The Waldorf-Astoria Hotel filed a motion in New York State Supreme Court yesterday for dismissal of a suit by a representative of Palestine Arab refugees who claimed that he had been unable to recover $69, 000 of $70, 000 he left in a safe in the hotel five years ago.
According to the legal papers, a man identified as Twafig Said Touquan, purportedly representative of a “Palestine-Jordanian refugee organization, ” checked in at the hotel on Christmas Eve, 1960 and deposited the $70, 000 in the hotel safe deposit box. In accordance with hotel procedures, he was given one key to the boc and the hotel retained another. Both keys are needed to open such boxes.

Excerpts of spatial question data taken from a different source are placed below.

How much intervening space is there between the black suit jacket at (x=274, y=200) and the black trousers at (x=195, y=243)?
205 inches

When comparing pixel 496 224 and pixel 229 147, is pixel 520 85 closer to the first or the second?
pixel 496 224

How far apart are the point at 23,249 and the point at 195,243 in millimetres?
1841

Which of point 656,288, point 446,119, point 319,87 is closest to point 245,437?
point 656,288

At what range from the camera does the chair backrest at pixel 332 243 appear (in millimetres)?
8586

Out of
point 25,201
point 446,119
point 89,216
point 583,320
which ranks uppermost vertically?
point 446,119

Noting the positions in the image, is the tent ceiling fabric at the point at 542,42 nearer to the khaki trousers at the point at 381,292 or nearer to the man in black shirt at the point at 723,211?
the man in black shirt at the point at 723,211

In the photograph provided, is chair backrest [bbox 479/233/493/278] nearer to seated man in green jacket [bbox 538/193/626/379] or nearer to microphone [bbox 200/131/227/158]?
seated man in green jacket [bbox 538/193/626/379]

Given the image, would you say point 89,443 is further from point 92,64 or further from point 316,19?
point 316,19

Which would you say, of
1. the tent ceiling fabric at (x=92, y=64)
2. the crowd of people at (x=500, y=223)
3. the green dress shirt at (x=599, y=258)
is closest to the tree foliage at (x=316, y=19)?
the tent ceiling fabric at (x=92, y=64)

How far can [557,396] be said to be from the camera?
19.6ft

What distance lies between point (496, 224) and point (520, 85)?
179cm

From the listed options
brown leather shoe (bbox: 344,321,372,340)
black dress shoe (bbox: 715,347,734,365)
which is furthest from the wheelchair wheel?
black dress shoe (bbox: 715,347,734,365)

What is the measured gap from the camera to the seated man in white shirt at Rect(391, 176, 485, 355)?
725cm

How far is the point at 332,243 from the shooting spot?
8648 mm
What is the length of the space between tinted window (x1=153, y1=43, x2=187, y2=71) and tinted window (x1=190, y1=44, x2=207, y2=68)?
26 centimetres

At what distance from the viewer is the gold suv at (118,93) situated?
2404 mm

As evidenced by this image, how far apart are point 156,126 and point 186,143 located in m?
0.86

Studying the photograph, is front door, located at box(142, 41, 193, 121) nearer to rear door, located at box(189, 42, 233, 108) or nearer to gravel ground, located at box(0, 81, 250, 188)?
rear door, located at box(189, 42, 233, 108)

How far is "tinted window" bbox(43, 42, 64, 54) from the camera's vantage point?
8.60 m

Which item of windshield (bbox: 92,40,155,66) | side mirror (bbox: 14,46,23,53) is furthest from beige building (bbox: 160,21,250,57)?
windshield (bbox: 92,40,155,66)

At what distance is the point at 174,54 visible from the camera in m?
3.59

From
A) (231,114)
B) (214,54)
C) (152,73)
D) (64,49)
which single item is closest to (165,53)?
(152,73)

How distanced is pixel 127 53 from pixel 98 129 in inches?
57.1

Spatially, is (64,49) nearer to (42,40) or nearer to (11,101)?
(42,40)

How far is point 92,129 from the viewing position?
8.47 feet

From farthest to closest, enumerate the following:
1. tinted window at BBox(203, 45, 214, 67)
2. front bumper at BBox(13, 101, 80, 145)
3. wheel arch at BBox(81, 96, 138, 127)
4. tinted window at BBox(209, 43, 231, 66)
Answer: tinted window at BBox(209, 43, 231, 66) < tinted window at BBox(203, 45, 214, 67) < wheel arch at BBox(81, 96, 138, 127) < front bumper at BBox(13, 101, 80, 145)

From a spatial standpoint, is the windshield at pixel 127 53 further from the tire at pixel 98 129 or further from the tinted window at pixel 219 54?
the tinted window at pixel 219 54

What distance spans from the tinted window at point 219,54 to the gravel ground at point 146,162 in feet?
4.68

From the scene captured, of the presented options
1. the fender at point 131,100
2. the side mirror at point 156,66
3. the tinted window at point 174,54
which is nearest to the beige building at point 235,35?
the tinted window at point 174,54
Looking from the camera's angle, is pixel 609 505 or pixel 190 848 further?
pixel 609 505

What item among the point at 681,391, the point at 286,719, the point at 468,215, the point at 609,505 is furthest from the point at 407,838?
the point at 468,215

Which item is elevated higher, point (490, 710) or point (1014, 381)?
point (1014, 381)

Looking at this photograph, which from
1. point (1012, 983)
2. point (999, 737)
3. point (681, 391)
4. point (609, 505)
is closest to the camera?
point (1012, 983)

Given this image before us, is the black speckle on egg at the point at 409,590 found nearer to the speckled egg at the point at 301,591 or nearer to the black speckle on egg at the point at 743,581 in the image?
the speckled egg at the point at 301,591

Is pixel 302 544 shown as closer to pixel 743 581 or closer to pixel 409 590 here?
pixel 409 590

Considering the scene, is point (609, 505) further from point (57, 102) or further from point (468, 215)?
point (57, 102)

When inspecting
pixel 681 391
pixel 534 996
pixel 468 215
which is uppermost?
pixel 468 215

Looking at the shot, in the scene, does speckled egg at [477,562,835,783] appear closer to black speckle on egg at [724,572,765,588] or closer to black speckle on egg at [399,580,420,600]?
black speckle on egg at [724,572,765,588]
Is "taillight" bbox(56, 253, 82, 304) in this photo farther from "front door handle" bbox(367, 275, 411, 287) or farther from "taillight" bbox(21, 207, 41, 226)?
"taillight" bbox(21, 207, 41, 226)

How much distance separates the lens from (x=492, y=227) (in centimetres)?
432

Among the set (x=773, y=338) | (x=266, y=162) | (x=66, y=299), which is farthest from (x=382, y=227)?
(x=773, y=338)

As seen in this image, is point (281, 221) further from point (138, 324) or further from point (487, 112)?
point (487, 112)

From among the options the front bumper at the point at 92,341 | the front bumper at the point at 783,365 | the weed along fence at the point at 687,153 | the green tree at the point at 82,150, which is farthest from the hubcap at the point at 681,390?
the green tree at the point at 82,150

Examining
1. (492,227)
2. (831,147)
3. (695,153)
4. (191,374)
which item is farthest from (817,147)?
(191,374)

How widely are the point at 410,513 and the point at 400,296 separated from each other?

In the first week in January, according to the suit by Touquan, he withdrew $1, 000. On January 18, he claimed, he sought to withdraw the balance and was told by the hotel that someone else had opened the box and taken the $69, 000. Hotel officials said that the hotel assumed that if another individual had a key, it was assumed he had been given it properly by the original recipient. Touquan filed his summons and complaint for recovery of the $69, 000 in January 1961. According to the hotel, he has taken no action since.
A hotel spokesman said today that the statute of limitations for such suits had expired in the Touquan case and the hotel wanted the case removed from the legal books. John Morris, attorney for the hotel, filed the motion to dismiss the suit. His motion was set for a hearing on July 26.